-- Material to process --
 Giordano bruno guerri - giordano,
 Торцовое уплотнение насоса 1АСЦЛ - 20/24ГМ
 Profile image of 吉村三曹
--
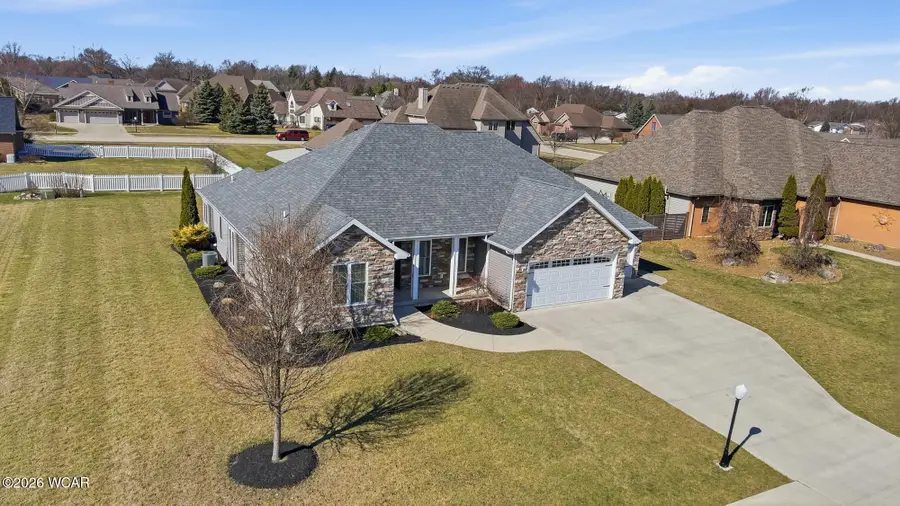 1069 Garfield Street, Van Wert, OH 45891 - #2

-- Action item --
Using the entries above, output exactly the lines between the line holding "Giordano bruno guerri" and the line holding "Profile image of 吉村三曹", end lines included, and nothing more.

-- Task response --
 Giordano bruno guerri - giordano,
 Торцовое уплотнение насоса 1АСЦЛ - 20/24ГМ
 Profile image of 吉村三曹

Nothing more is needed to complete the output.